I am currently involved in a faith-based effort to offer a sanctuary of hospitality and support for individuals and families living in vulnerable neighborhoods confronted by adversities that impose damaging toxic stress. Many are ‘New Americans’ whose long journey has brought them to the city of Boston. In the safety of our gathering space, they often share stories that reflect the fear and despair that prompted their flight as well as the hope that sustained them along the way. They also share their current experiences, both rewarding and damaging, of trying to find their place in a new community as a good citizen and good neighbor.
If I had to choose one piece of wisdom that has guided my practice, it would come from a young adolescent I met in a United Nations refugee camp in Sinje, Liberia. She was an unaccompanied minor from Sierra Leone who had been separated from her family and other villagers during the chaos and terror of flight from combatants. She faced a future that offered little hope of returning home or of finding a warm welcome elsewhere.
Her last words to me were, ‘Don't let the world forget me.’
There is no greater psychological or spiritual injury than to be utterly insignificant to the rest of the world. The experience of being invisible to others, even as you cry out to be heard, violates the fundamental sense of self as sacred. When we, as social workers, see the ones others ignore or dismiss, when we hear and honor their stories, and when we create pathways of welcome into the warm embrace of a safe community, we participate in the restoration of their sense of self as sacred.
That has been the essential purpose of my work.”

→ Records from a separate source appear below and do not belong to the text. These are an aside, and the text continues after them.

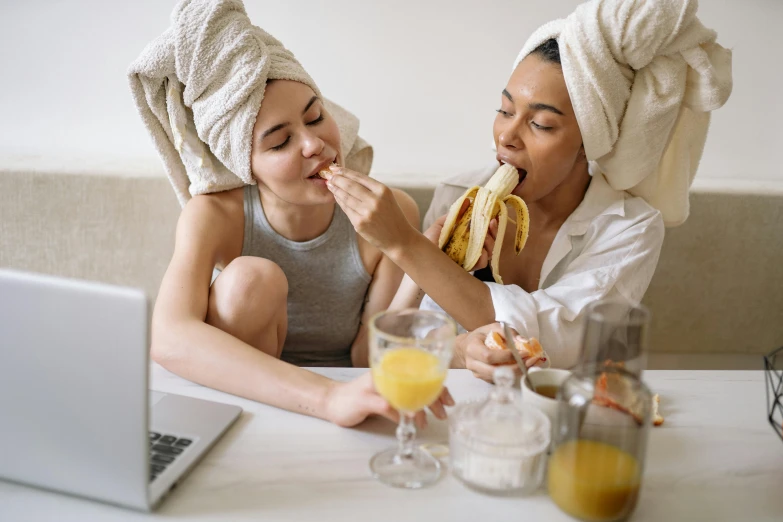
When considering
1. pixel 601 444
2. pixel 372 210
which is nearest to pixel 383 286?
pixel 372 210

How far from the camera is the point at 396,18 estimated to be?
2225 mm

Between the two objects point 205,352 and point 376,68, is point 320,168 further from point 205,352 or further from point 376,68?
point 376,68

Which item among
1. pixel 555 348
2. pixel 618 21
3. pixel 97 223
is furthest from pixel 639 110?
pixel 97 223

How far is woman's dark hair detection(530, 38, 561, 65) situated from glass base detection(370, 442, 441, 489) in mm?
986

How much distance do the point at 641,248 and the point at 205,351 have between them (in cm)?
102

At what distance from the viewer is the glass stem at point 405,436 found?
0.95m

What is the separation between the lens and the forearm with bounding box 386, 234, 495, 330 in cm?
145

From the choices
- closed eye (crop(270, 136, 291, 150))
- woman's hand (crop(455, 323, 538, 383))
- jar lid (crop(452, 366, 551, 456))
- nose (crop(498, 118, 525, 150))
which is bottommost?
woman's hand (crop(455, 323, 538, 383))

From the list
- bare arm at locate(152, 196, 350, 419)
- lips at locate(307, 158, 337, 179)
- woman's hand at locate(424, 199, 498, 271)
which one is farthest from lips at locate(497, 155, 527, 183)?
bare arm at locate(152, 196, 350, 419)

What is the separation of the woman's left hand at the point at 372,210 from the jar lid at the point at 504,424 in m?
0.54

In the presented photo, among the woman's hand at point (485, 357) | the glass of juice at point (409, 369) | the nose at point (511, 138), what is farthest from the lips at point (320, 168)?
the glass of juice at point (409, 369)

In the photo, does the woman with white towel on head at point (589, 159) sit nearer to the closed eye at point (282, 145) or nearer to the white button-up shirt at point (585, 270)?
the white button-up shirt at point (585, 270)

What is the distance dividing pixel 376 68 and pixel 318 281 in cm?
89

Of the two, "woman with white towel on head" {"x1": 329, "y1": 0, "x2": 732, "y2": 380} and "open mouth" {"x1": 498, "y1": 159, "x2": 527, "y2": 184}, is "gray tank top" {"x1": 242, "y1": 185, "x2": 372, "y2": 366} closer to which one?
"woman with white towel on head" {"x1": 329, "y1": 0, "x2": 732, "y2": 380}
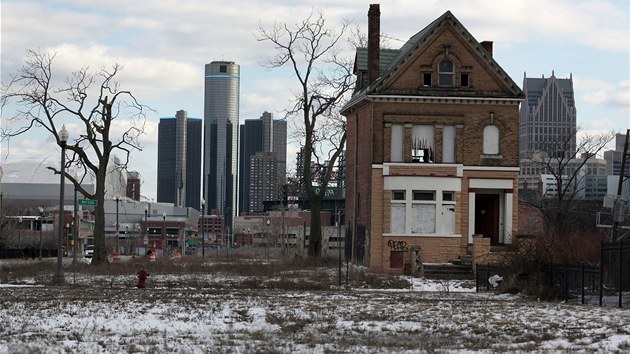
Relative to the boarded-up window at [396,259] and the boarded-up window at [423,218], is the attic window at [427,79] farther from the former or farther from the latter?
the boarded-up window at [396,259]

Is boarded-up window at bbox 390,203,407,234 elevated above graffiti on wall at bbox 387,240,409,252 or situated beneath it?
elevated above

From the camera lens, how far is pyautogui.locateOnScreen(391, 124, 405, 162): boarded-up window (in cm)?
5694

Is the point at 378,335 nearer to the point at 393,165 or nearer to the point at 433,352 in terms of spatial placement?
the point at 433,352

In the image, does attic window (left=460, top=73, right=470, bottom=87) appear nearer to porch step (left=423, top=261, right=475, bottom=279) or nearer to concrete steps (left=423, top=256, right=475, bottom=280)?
concrete steps (left=423, top=256, right=475, bottom=280)

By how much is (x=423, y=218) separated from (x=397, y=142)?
13.7 feet

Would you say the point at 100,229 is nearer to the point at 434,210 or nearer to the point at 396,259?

Paul Kline is a professor at the School of Social Work at Boston College, a deacon at St. Mary’s Church in Foxborough, Massachusetts, and a practicing psychotherapist. Much of Professor Kline’s research has focused on the integration of spirituality and social work care, especially as they relate to experiences of trauma.
In Professor Kline’s work as a clinical social worker, he has taken the role of therapist-student with his immigrant clients. Through his work at a faith-based agency, Professor Kline accompanies “individuals and families living in vulnerable neighborhoods confronted by adversities that impose damaging toxic stress. Many are ‘New Americans’ whose long journey has brought them to the city of Boston.”
Paul Kline has a grounding foundation for his work that all social workers, especially those working with immigrants and newcomers, should learn from. He described that when we “see the ones others ignore or dismiss when we hear and honor their stories, and when we create pathways of welcome into the warm embrace of a safe community, we participate in the restoration of their sense of self as sacred.”
Alumni Profile: Cait O'Donnell, MSW
Current position: Psychosocial Coordinator, Jesuit Refugee Service (JRS)
Cait O'Donnell, MSW, is the Psychosocial Coordinator for the Jesuit Refugee Service (JRS) in South Sudan. She is field-based in the Upper Nile region of the country and oversees the implementation of mental health and psychosocial programs across four refugee camps and the local host community. Program activities aim to help refugees cope with stress and adversity in healthy ways, and are designed to be as participatory and community-based as possible. They include sports tournaments for youth, home visits to vulnerable households in the community, support groups, individual counseling, and distribution of materials like soap, mosquito nets, and tarps. The operational context remains complex and unstable in South Sudan, particularly in the Upper Nile region, where the communities served by JRS are remote, poorly resourced, and are greater than 200,000.
Prior to her work with JRS, Cait had several years of experience in East Africa. Her interest in migrating and displaced populations was refined and deepened throughout her studies at the Boston College School of Social Work, culminating in an internship with Catholic Relief Services Rwanda. After earning her MSW, Cait oversaw programs serving unaccompanied children crossing the U.S.-Mexico border for a national Volag, the Lutheran Immigration & Refugee Service (LIRS).